Private companies positioned ‘to take advantage’ of space travel, says Canadian astronaut

Canadian astronaut Col. Chris Hadfield (Ret.) said Friday that private companies such as Boeing and Tesla are in a prime position to take advantage of space travel.

“It’s always been private sector that built spaceships,” Hadfield, the first Canadian to walk in space, told Hill.TV’s Krystal Ball and Buck Sexton on “Rising” when asked whether governments or the private sector have better technology for space travel. “The Lunar Lander was built by [Northrop] Grumman, the Space Shuttle was built by Rockwell [International].”

“They use a huge amount of research that the government has done,” he said, adding that the government has “done all of the hard work to invent the things, but now private companies are really in a position to take advantage of it like Boeing is with their Starliner, and SpaceX is with their [Crew Dragon].”

His remarks come one day after an American astronaut and a Russian cosmonaut made an emergency landing following the malfunction of a Russian Soyuz rocket they were using to travel to the International Space Station.
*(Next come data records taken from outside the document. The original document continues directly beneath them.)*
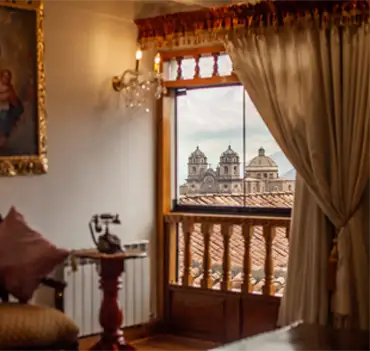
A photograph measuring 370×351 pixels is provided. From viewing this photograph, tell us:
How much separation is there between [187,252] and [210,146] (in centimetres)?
79

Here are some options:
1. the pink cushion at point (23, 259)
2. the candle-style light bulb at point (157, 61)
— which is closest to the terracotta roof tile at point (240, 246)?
the candle-style light bulb at point (157, 61)

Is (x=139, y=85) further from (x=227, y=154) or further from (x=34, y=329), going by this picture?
(x=34, y=329)

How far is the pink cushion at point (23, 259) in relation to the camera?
414 cm

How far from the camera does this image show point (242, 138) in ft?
17.8

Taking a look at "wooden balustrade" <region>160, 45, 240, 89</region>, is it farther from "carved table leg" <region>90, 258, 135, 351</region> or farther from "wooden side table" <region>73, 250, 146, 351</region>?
"carved table leg" <region>90, 258, 135, 351</region>

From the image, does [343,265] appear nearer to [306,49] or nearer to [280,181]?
[280,181]

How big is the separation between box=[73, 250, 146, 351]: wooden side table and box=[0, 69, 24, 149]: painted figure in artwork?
2.79 feet

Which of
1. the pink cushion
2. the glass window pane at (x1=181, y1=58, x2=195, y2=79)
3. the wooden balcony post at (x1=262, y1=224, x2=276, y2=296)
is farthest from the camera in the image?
the glass window pane at (x1=181, y1=58, x2=195, y2=79)

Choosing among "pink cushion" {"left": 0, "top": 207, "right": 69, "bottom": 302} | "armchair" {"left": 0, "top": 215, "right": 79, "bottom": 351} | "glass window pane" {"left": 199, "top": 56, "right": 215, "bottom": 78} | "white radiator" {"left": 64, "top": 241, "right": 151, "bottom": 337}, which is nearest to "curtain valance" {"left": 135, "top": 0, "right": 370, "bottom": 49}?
"glass window pane" {"left": 199, "top": 56, "right": 215, "bottom": 78}

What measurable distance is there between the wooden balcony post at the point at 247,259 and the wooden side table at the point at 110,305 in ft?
3.09

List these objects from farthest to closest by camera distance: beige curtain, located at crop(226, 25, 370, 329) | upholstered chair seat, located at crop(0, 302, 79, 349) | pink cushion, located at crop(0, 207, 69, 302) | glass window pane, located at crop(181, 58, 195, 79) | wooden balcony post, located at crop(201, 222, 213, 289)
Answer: glass window pane, located at crop(181, 58, 195, 79) < wooden balcony post, located at crop(201, 222, 213, 289) < beige curtain, located at crop(226, 25, 370, 329) < pink cushion, located at crop(0, 207, 69, 302) < upholstered chair seat, located at crop(0, 302, 79, 349)

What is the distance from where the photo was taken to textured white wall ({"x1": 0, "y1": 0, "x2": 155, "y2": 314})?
16.0 ft

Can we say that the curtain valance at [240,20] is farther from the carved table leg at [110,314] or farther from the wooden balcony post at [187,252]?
the carved table leg at [110,314]

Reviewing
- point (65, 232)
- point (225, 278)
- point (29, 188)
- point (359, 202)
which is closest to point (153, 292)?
point (225, 278)
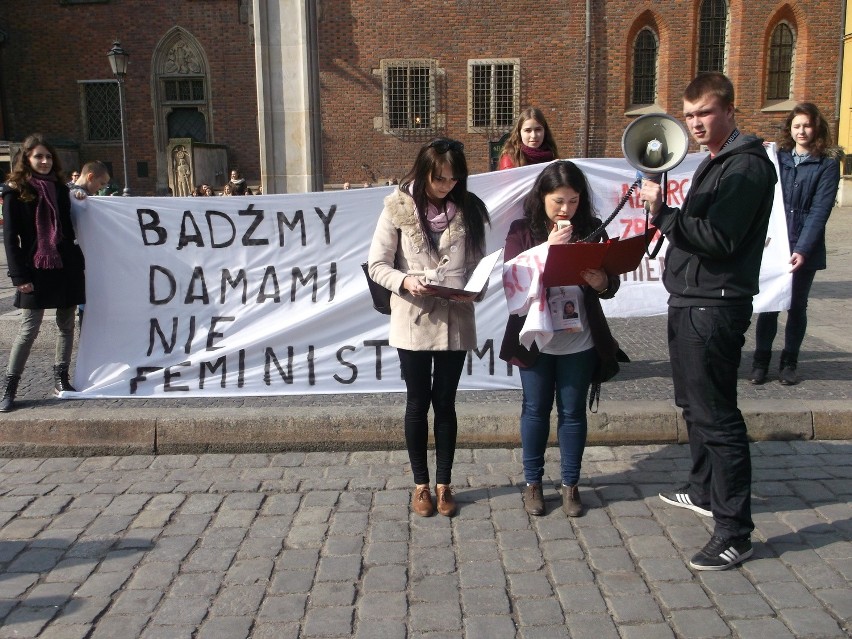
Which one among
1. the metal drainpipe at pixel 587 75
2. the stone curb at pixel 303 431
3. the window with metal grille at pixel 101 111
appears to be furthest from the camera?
the window with metal grille at pixel 101 111

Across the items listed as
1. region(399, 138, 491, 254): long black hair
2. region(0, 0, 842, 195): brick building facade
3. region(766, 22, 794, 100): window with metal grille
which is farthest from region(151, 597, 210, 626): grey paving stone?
region(766, 22, 794, 100): window with metal grille

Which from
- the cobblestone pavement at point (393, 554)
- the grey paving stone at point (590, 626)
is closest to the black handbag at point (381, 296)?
the cobblestone pavement at point (393, 554)

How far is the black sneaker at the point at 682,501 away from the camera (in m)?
3.99

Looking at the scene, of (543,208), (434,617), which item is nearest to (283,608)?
(434,617)

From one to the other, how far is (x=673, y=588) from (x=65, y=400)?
14.1 feet

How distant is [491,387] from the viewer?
5727mm

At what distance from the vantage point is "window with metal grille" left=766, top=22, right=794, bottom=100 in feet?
87.4

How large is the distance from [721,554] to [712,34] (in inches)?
1063

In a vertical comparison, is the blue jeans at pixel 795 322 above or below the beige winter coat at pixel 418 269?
below

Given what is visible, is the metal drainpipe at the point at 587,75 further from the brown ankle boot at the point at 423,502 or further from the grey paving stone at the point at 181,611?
the grey paving stone at the point at 181,611

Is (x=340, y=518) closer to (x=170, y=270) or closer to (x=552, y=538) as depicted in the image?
(x=552, y=538)

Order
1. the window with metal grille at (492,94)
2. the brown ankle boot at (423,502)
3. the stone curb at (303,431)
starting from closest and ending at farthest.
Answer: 1. the brown ankle boot at (423,502)
2. the stone curb at (303,431)
3. the window with metal grille at (492,94)

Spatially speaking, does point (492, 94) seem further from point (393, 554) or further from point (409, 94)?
point (393, 554)

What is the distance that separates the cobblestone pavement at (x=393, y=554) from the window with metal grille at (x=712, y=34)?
25.1m
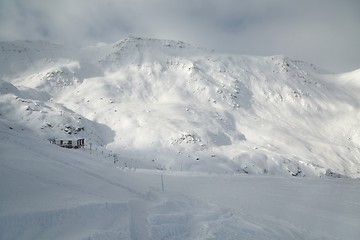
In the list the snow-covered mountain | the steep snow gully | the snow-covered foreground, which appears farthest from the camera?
the snow-covered mountain

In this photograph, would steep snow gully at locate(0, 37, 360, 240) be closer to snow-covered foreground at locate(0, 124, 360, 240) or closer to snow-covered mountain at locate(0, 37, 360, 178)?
snow-covered foreground at locate(0, 124, 360, 240)

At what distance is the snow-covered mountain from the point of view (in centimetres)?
3306

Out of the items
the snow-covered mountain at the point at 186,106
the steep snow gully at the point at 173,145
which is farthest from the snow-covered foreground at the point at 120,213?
the snow-covered mountain at the point at 186,106

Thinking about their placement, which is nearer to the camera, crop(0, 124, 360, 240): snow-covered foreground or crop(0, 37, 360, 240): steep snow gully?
crop(0, 124, 360, 240): snow-covered foreground

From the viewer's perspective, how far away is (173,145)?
34.8 metres

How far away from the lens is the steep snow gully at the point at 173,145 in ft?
18.1

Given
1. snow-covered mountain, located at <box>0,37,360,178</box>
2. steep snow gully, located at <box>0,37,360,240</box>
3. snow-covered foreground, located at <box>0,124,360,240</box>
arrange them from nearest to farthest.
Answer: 1. snow-covered foreground, located at <box>0,124,360,240</box>
2. steep snow gully, located at <box>0,37,360,240</box>
3. snow-covered mountain, located at <box>0,37,360,178</box>

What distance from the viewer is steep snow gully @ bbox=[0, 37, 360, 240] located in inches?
217

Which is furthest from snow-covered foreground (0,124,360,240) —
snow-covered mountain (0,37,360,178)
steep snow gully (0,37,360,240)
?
snow-covered mountain (0,37,360,178)

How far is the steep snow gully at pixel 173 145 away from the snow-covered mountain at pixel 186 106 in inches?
9.9

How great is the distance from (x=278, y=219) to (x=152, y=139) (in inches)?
1143

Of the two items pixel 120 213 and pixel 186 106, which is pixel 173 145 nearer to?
pixel 186 106

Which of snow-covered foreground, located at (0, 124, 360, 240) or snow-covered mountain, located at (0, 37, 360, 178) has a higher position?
snow-covered mountain, located at (0, 37, 360, 178)

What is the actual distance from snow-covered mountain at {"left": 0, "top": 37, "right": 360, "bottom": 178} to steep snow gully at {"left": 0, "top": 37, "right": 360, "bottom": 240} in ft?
0.82
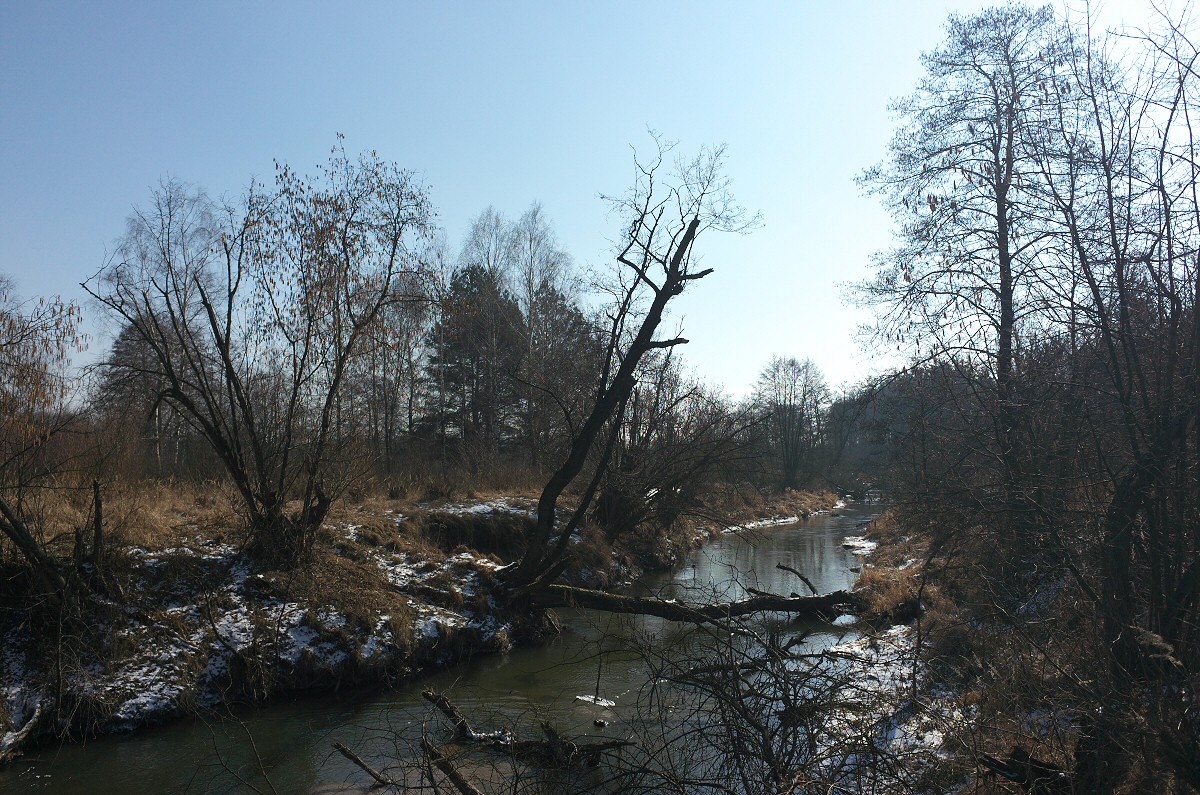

While Hadfield said technology needs to be fine-tuned to prevent those kinds of incidents, he expressed optimism for space travel and finding life beyond Earth.

“With the research we’ve done over the last 15 years, we started seeing planets around other stars, and we’ve seen thousands and thousands of them now. We basically know that every star has planets,” he said. “We know there’s life on Earth, and it’s been here for 4 billion years steady. To think that it’s the only place it could have happened seems arrogant.”